▶ Seçilen Bölüm:
━━━━━━━━━━━━━━━━━━━━
Bizi tanıyanlar hayatımızda Gazetecilikten başka bir faaliyetin olmadığını bilirler eve biraz daha fazla ekmek götürebilmek adına zaman zaman başka ticari faaliyetler yapmış olsak ta bu yaşa kadar hayatımızı iyi kötü sürdürebildiğimiz tek amiral gemisi Medyadır.
Aşağı yukarı 35 yıldır medya sektörünün içerisindeyiz, Geçen bunca yıl içerisinde birisi çıkıp “Yüksel Ercan geçen bu 35 yıllık zaman dilimi içerisinde bir değerlendirme yap” dese kendisine “zor günlerimiz kolay günlerimizden daha fazladır” olacaktır.
“Zor günlerin kolay günlerden fazla olması” sadece Yüksel Ercan için değil işini düzgün yapan gelen her iktidarın yanında yer alan belli bir kitle hariç tüm medya mensupları için geçerlidir.
Medya sektörü bünyesinde iken bir şekilde herhangi bir siyasi partiden milletvekili olan pek çok meslektaşımız mevcut, Gazetecilik yaparken bin bir türlü zorlukla karşılaşan bu arkadaşlarımızı TBMM’de görünce “Çok şükür bizim sorunlarımızı bizden daha iyi bilen arkadaşlarımız milletvekili oldular, bu arkadaşlarımız şimdi sektörün sorunlarını en iyi şekilde partilerinin üst yönetimine taşıyacak ve var olan sorunların asgariye inmesi için çaba gösterecekler” diye sevinir dururuz.
Ancak bu beklentilerimiz bu zamana kadar kesinlikle cevap bulmadı, Öyle bir noktaya geldik ki bırakın gazetecilerin hayat standardının yukarıya çıkartılmasını mevcudu muhafaza etme durumu bile kalmıyor.
Son günlerde Hükümetin hayata geçirmeye hazırlandığı “Tasarruf tedbirleri” çerçevesinde medya kuruluşlarına getirileceği söylenilen kısıtlamalar zaten zorda olan medya kuruluşlarının idam fermanı olması ile eş anlamlı bir çalışma olsa gerek.
Bu durum sadece merkezi hükümet noktasında ele alınmıyor, Şehir merkezlerinde, İlçelerde, beldelerde seçilen belediye başkanı “getirin bakalım kasada ne kadar para var, borcumuz alacağımız ne kadar.?” sorusuna cevap bulduğu andan itibaren ilk yapacağı iş medya kuruluşlarına “ekonomik yaptırım” uygulamak oluyor.
━━━━━━━━━━━━━━━━━━━━
▶ Veri Kümesi:

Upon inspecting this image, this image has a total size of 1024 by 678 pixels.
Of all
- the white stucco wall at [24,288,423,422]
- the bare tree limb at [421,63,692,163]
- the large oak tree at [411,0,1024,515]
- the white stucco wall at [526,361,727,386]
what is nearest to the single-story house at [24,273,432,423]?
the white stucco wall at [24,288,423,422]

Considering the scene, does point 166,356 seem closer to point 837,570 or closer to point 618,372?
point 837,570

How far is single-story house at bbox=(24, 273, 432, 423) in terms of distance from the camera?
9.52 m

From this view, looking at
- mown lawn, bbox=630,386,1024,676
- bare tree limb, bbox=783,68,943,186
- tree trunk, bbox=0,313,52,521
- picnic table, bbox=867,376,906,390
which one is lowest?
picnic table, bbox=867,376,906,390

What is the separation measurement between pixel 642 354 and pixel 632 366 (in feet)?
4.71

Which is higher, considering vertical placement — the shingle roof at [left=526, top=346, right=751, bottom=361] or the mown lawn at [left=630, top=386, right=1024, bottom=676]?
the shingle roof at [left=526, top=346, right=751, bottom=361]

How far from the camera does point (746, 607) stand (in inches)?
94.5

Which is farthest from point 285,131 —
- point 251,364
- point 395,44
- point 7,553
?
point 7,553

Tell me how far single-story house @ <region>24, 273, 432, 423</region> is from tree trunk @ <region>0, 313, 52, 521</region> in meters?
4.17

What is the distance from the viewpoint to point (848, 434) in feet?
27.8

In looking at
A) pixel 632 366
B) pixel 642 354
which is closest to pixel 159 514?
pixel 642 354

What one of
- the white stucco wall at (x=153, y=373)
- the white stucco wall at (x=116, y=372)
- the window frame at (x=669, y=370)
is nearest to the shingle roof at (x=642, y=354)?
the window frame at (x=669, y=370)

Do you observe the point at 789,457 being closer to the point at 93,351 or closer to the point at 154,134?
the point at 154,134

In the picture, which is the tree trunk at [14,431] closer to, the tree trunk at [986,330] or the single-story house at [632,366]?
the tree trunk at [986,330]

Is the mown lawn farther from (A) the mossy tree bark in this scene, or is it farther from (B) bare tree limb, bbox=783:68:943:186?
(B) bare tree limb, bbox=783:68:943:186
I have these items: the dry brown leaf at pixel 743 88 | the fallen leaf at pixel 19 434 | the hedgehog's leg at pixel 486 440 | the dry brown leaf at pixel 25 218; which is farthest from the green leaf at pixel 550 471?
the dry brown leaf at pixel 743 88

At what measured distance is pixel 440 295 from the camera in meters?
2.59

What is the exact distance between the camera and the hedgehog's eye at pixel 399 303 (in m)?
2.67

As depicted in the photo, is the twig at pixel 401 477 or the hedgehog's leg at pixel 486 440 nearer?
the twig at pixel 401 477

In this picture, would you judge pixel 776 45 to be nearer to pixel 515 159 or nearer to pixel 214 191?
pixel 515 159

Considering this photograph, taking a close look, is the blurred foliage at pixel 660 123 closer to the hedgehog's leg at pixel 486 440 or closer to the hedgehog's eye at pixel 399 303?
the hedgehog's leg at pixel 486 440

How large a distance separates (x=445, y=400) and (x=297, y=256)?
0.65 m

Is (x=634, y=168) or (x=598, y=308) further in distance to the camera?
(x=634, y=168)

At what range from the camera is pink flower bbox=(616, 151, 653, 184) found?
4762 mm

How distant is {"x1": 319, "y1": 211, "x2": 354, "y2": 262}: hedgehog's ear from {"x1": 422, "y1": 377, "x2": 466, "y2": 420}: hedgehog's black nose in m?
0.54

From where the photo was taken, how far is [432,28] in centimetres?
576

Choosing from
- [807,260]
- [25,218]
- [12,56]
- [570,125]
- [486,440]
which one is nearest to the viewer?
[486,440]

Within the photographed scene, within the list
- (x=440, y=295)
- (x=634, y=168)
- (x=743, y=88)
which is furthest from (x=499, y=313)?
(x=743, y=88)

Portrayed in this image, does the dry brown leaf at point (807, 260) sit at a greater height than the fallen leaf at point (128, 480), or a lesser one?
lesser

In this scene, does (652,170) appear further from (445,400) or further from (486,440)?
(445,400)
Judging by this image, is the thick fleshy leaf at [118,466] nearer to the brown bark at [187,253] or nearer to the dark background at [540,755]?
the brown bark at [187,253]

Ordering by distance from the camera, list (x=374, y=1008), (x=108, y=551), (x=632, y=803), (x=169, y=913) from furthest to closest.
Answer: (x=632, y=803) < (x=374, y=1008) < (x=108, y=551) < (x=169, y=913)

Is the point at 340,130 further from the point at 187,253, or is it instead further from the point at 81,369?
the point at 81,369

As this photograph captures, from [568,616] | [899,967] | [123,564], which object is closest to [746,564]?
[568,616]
━━━━━━━━━━━━━━━━━━━━
▶ Alıştırma:
Seçilen bölümde "Bizi tanıyanlar hayatımızda" sözcüklerini içeren yerle açılıp "mensupları için geçerlidir." ile kapanan kısmı hiçbir değişiklik yapmadan yazınız.

▶ Tamamlanan Alıştırma:
Bizi tanıyanlar hayatımızda Gazetecilikten başka bir faaliyetin olmadığını bilirler eve biraz daha fazla ekmek götürebilmek adına zaman zaman başka ticari faaliyetler yapmış olsak ta bu yaşa kadar hayatımızı iyi kötü sürdürebildiğimiz tek amiral gemisi Medyadır.
Aşağı yukarı 35 yıldır medya sektörünün içerisindeyiz, Geçen bunca yıl içerisinde birisi çıkıp “Yüksel Ercan geçen bu 35 yıllık zaman dilimi içerisinde bir değerlendirme yap” dese kendisine “zor günlerimiz kolay günlerimizden daha fazladır” olacaktır.
“Zor günlerin kolay günlerden fazla olması” sadece Yüksel Ercan için değil işini düzgün yapan gelen her iktidarın yanında yer alan belli bir kitle hariç tüm medya mensupları için geçerlidir.